RE: How to encode abbreviations [Was: Representative glyphs for combining kannada signs]

From: Keutgen, Walter (
Date: Tue Mar 28 2006 - 04:12:10 CST

  • Next message: "UTF-7"

    Antoine, Doug,

    my understanding of the intend of the Unicode standard is that such superscripting pertains to 'rich text properties'.

    Some superscripts are encoded as characters. For historical reasons e.g. compatibility with existing charcater sets?

    If complaining that U+1D50 and 1D49 do not display, where is the 'l' for 'M<super>lle' and the 's' for the plurals?

    One could add the whole alphabet(s) as superscripts to be sure and, why not, as subscripts as well for other languages.

    In real every day usage, in French 'mechanical typewriting', 'PC typewriting' and *hand writing* one did/does not superscript the endings of the abbreviations 'Mme, Mmes, Mlle, Mlles, Dr, Drs, Ir, Irs'.

    In hand writing one always uses superscripts for ordinal numbers, which is not possible in flat text PC writing and required some fumbling whith the mechanical typewriter.
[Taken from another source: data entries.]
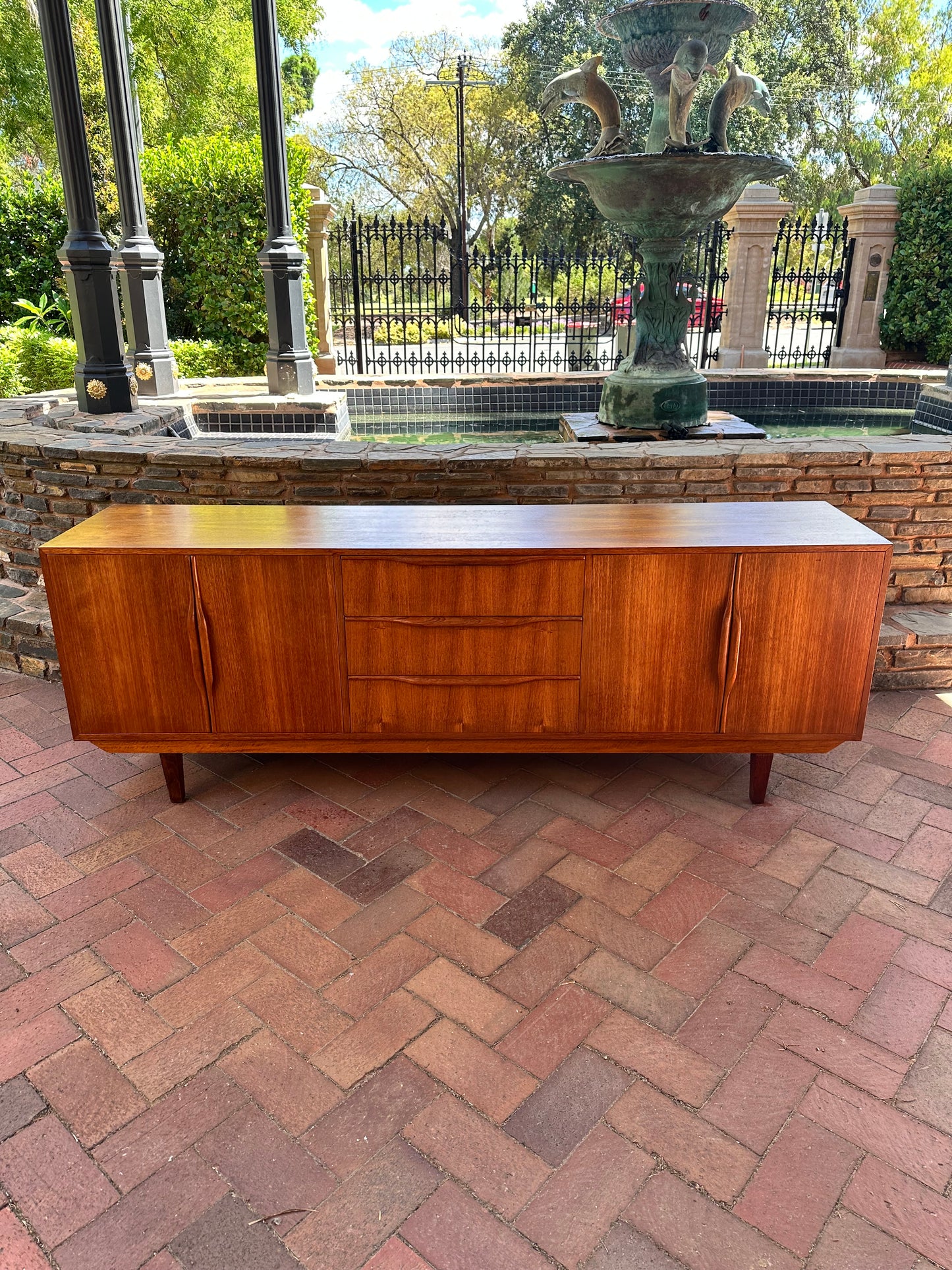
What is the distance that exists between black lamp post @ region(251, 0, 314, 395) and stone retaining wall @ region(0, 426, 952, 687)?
2978 millimetres

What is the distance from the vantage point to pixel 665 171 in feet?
14.7

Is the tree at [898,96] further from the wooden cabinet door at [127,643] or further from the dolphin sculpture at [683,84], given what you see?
the wooden cabinet door at [127,643]

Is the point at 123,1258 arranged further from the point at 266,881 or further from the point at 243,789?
the point at 243,789

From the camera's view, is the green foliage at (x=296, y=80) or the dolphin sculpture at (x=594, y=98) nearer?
the dolphin sculpture at (x=594, y=98)

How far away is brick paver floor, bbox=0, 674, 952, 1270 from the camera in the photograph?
169cm

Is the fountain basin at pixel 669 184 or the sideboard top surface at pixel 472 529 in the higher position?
the fountain basin at pixel 669 184

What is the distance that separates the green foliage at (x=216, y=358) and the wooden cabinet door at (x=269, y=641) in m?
6.83

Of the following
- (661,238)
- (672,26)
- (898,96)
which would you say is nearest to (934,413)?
(661,238)

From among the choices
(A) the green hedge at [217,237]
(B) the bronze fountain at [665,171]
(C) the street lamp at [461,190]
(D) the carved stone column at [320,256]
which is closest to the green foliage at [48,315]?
(A) the green hedge at [217,237]

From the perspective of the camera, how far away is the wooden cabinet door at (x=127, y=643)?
2641mm

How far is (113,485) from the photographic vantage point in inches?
147

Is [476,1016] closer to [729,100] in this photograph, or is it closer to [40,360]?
[729,100]

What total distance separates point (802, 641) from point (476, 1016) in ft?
4.80

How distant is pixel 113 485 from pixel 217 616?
1405 mm
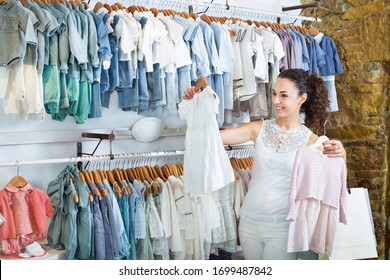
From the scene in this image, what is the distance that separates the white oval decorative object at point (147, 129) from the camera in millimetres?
3117

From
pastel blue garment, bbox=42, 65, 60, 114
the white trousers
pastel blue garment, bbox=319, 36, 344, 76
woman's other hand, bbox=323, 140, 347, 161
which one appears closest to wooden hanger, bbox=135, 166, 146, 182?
pastel blue garment, bbox=42, 65, 60, 114

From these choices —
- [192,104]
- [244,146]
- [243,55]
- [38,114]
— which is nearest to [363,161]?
[244,146]

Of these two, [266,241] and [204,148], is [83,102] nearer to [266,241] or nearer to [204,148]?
[204,148]

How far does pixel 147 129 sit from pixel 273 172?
993 millimetres

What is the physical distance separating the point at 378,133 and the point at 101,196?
184 cm

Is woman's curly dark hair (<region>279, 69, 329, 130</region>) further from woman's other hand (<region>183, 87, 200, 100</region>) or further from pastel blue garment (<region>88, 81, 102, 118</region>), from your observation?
pastel blue garment (<region>88, 81, 102, 118</region>)

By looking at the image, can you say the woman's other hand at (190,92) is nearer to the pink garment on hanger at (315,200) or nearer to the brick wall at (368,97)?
the pink garment on hanger at (315,200)

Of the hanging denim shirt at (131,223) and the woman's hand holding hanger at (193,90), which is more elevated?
the woman's hand holding hanger at (193,90)

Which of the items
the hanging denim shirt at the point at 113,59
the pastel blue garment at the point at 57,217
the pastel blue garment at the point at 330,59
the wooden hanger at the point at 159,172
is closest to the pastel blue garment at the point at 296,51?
the pastel blue garment at the point at 330,59

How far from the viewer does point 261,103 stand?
3.24m

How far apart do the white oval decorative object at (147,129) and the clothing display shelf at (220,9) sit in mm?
654

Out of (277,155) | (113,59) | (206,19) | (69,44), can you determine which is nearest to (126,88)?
(113,59)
I.e. '1er', '2ème' or '2e' etc require superscripts, likewise the forms derived from the Latin wording '1o, 2o' etc for which one uses the '°'. One also often sees Me (maître = master in law) with a superscripted e. Now as to know whether '°' is a superscripted 'o' or the degree sign, my keyboard does not tell me. I would bed however that the '°' often is smaller than the superscripted e.


    THIS COMMUNICATION MAY CONTAIN CONFIDENTIAL AND/OR OTHERWISE PROPRIETARY MATERIAL and is thus for use only by the intended recipient. If you received this in error, please contact the sender and delete the e-mail and its attachments from all computers.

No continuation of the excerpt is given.